Kaplan-Meier analyses for OS and DFS were performed in the 168 patients using the above classification standards as the cut-off for the definition of the subgroups. As shown in Fig. 2A and 2B, the patients in the high-GCLC subgroup had a significantly shorter OS and DFS than those in the low-GCLC subgroup. The OS probabilities at 1, 3 and 5 years in the high-GCLC subgroup were 76.41%, 49.44% and 41.15%, respectively, which were significantly lower than in the low-GCLC subgroup (88.61%, 73.35% and 68.09%, respectively; P<0.001). The probabilities of DFS at 1, 3 and 5 years of the high-GCLC subgroup (65.74%, 33.45% and 25.88%, respectively) were also significantly lower than those of the low-GCLC subgroup (78.48%, 59.49%, and 47.51%, respectively; P<0.001). To confirm prognostic significance of GCLC, we performed an internal validation procedure (leave-one-out cross-validation) on the entire patient cohort used in the present study. As shown in Table S1, all P-values of OS and DFS derived from leave-one-out cross-validation were statistically significant (P<0.05). These results further validated our findings.
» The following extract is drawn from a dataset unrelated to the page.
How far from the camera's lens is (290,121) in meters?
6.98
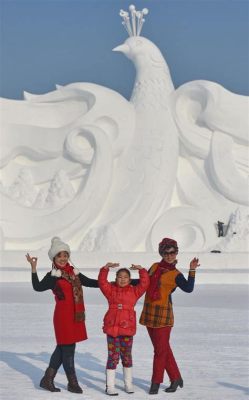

GCLC is overexpressed in HCC tissues as compared with peritumoral tissues. (A)Representative IHC staining of GCLC in HCC and peritumoral tissues, respectively. Scale bar: 500µm (upper lane) and 50µm (lower lane). (B)Percentage of negative, weak, moderate and strong GCLC expression levels in HCC and peritumoral tissues. (C)The comparison between GCLC mRNA level in HCC and peritumoral tissues. GAPDH is set as internal control. P<0.05 is considered as statistically significant, paired Student t test. (D, E) qRT-PCR and immunoblotting analysis of GCLC expression in HCC cell lines and nontransformed hepatic cell line. (F)Representative immunofluorescence images of GCLC in HCC cell lines and nontransformed hepatic cell line. Green fluorescence: GCLC, blue fluorescence: nucleus. Scale bar: 50µm.
High tumor GCLC level predicts poor clinical outcome in HCC patients. Kaplan-Meier curves for overall survival (OS) and disease-free survival (DFS) in (A, B) all cases (n=168), (C, D) BCLC stage 0-A subgroup (n=83), (E, F) TNM stage I-II subgroup (n=126). OS and DFS are analyzed by Kaplan-Meier method using the log-rank test. P<0.05 is considered as statistically significant. BCLC, Barcelona Clinic Liver Cancer staging system. TNM, Tumor Node Metastasis staging system of AJCC 7th edition.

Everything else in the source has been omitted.